First and foremost, the version of aircrack-ng that ships with BT3 is old and lacking some functionality that's needed for what I'm trying to do. Among other things, airbase-ng doesn't have the -P option that lets it reply to all probes. This is stuff that's normally handled by the MadWifi drivers when you've got an Atheros adapter. Since the Alfa's using the RTL8187 chipset, we need to rely on airbase-ng. Updating airbase-ng is easy, but if you're running BT3 from CD and without saving changes, you'll have to do it every time. Just snag the latest aircrack-ng source via Subversion and compile it right there in the BT3 environment with the following commands.

svn co http://trac.aircrack-ng.org/svn/trunk/ aircrack-ng
cd aircrack-ng
make
make install

Then, airbase-ng will be updated with the functionality needed for karma. Keep in mind that Karma's just the "greedy access point" part that uses probe requests to rope in wireless clients.

Use airmon-ng to enable monitor mode on your Alfa:

airmon-ng start wlan0

I run airbase-ng in its own terminal window and in verbose mode so I can watch as crap scrolls by. If it gives you an error about not being able to create a tap interface, run "modprobe tun" to load the module it's complaining about.

airbase-ng -P -C 30 -e "HiR WiFi Lab" -v wlan0

You should see all probe requests and get messages whenever anyone associates.

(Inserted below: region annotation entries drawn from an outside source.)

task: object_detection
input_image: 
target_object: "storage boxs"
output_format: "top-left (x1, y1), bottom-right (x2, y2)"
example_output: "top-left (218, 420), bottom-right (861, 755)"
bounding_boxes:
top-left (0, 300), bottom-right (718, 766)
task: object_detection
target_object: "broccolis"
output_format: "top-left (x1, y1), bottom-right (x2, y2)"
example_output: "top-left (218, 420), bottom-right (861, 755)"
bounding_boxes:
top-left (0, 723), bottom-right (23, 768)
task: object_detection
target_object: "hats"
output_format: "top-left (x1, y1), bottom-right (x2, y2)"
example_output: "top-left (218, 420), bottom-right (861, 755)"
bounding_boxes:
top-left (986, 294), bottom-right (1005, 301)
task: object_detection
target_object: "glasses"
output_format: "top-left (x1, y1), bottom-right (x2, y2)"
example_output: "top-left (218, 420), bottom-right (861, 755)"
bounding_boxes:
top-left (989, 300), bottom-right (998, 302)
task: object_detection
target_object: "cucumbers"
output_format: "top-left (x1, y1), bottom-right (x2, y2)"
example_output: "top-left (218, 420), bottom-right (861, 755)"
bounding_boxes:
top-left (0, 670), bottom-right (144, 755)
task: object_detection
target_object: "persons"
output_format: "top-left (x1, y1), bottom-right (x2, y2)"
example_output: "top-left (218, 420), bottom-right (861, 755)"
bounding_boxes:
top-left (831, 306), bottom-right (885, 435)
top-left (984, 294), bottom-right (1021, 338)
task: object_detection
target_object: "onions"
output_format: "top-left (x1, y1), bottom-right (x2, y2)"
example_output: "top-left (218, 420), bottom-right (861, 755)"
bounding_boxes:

In another window, I bring up the at0 interface. I know using a /24 netmask on 10.x.x.x is a sin, but that's how the dhcp configuration comes on BackTrack:

ifconfig at0 up 10.0.0.1 netmask 255.255.255.0

Then we clear the dhcp leases and start the dhcp server:
echo > /var/state/dhcp/dhcpd.leases
dhcpd -cf /etc/dhcpd.conf at0

At this point, I have a computer that's running BackTrack 3, broadcasting as an access point named "HiR WiFi Lab" but will snag any wireless client in range trying to associate to a network, regardless of their SSID. It will issue a DHCP lease and the DNS specified by dhcp will point to the BackTrack 3 box.

Now, to start the "metasploit" part, which should start a fake DNS Server (which makes all services point to the BackTrack 3 box as well) and a bunch of fake services for password grabbing, etc:

/msf3/msfconsole -r /msf3/karma.rc

All the services appear to come up just fine in Metasploit Console, but the fake DNS isn't working. In fact, lots of the fake services aren't working as they should. The fake FTP server, for example, just opens a session and sits idle without prompting for a login. If I point my browser to 10.0.0.1, however, it loads the "evil" cookie-grabbing web page (which consists of a bunch of invisible iframes to grab cookies from several popular domains), but since DNS doesn't work, the pages within the iframes never resolve.

So, I'm a lot closer to having Karmetasploit working with the Alfa on BackTrack, but it seems like there's still a lot of troubleshooting to do. Also, with having to download and re-compile aircrack-ng every time I boot BackTrack on my lab box, I'm thinking I might install BT3 to an old hard drive to make things a little easier.